Here, I implemented the forward function which takes in an image im and a timestep t as input to generate a noisy image. Here are the outputs of the test image (Campanile) with timesteps of 250, 500, and 750.
Here, I simply used Gaussian blur filtering to try and remove the noise. I have displayed the outputs for filtering the three noised images from the previous section below. I used parameters of 7, 13, and 17 respectively for the blurring.
Here, I implemented one step denoising and have displayed the outputs of this on the three noised images (250, 500, 750) below. Each set of three is the original image, noised, and denoised version side-by-side.
I implemented iterative denoising here and have displayed below the results of every fifth loop of denoising, as well as the final results (final denoised image, one-step denoised, and noised image).
Here, I generated 5 high-quality images from scratch by using i_start = 0 and passing in random noise.

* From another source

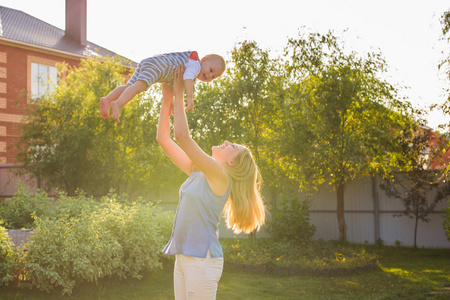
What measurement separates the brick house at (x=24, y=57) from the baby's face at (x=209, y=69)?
48.9 feet

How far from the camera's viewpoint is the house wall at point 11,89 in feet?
63.8

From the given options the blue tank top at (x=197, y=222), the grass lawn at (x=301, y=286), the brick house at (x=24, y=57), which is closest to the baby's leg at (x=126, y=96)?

Here, I implemented a function for iterative denoising but with CFG. I have attached 5 images of high-quality photos here.
I created edits of the test image using different noise levels, using the iterative denoise cfg function for denoising. I also did this for two of my generated images.
Here I again did image-to-image translation, but with hand drawn and web images as shown below.
Here I used a mask to create new content in part of the image. I did this for three images and used two different masks. The last two have my own custom mask which changes the center.
Here I generated three images that look like one image normally and another when viewed upside-down.
Here I generated three images that look like one image up-close and another when viewed from far away.
In this part, I trained a single-step denoising UNet. I first implemented the UNet and then used it to train a denoiser. Once that was done, I did some out-of-dist testing to see the results of this denoiser on images of noise levels for which it was not trained.
In this part, I trained different diffusion models. I did one that was time-conditioned and one that was class-conditioned as well. Results are below.
I created a custom prompt embedding and then generated a few possible logos for CS 180 which I have displayed. This was using iterative cfg denoising.
Here I have added some GIFs of noise that was generated and the images generated by the time-conditional diffusion model.